Алексей Фёдорович поймал себя на мысли, что хотя и не стремился никогда прежде к семейным узам, однако сейчас, к вящему своему удивлению, отчего-то завидует этому солидному прохожему. По всему было видно, что жизнь у мужчины удалась: и достаток налицо, и жена симпатичная… Наверняка и детишки есть…

И лишь он, несчастный, один-одинёшенек на белом свете, даже друзей всех растерял… Впрочем, не всех! Полянский вспомнил вдруг про Андрея Генриховича Грачёва. Правда, почти два года уж как не виделись… Да и разговор в последнюю встречу состоялся меж ними отнюдь не из приятных.

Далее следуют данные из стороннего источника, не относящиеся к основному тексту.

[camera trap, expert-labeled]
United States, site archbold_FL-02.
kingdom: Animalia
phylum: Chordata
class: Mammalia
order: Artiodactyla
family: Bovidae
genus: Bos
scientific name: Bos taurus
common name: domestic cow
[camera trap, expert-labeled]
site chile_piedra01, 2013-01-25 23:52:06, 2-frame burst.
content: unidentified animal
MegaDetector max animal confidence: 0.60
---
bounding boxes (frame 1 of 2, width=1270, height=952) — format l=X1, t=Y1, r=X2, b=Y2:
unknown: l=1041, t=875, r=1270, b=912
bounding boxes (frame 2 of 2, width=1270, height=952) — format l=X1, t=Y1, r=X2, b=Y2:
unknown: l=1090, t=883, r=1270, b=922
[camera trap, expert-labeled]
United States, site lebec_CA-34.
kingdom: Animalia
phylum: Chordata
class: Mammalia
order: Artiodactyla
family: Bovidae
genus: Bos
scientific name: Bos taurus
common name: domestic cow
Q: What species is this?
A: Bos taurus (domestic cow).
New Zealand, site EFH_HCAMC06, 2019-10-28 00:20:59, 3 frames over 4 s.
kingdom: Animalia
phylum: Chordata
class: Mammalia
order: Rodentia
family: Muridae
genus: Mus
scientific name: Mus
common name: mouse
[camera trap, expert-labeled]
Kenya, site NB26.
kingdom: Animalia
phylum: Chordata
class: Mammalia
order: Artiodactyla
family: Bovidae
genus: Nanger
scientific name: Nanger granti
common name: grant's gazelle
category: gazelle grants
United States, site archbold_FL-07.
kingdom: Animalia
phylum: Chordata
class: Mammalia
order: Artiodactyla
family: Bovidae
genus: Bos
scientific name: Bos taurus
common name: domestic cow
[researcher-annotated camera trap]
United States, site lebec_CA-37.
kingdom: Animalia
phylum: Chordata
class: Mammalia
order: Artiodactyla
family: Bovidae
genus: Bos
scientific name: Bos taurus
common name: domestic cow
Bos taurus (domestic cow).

…Как раз тогда, два года назад, Андрей Генрихович поступил на службу во 2-ю экспедицию жандармерии[6]. Прежде он был неплохим врачом, но, увы, практика как-то не задалась, а в жандармерии ему положили приличное жалованье и, коли он выказал бы таковое пожелание, выдали бы и казённый сюртук. Однако Андрей Генрихович предпочитал гражданскую одежду и от мундира отказался.

При встречах с давним своим другом Полянским Грачёв не раз предлагал тому последовать его примеру и поступить на службу во 2-е отделение жандармерии. Алексей Фёдорович долго отшучивался, но однажды не выдержал: сорвался и нагрубил Андрею Генриховичу. Высказался, что, дескать, служить в жандармерии не позволяет ему гордость. Грачёв обиделся: он же служит! Это что же получается: он, значит, поступился своей гордостью? Позвольте, а на что же семью содержать?! Дочерей и обувать, и одевать надо, и сносное образование им обеспечить! Причём здесь гордость?!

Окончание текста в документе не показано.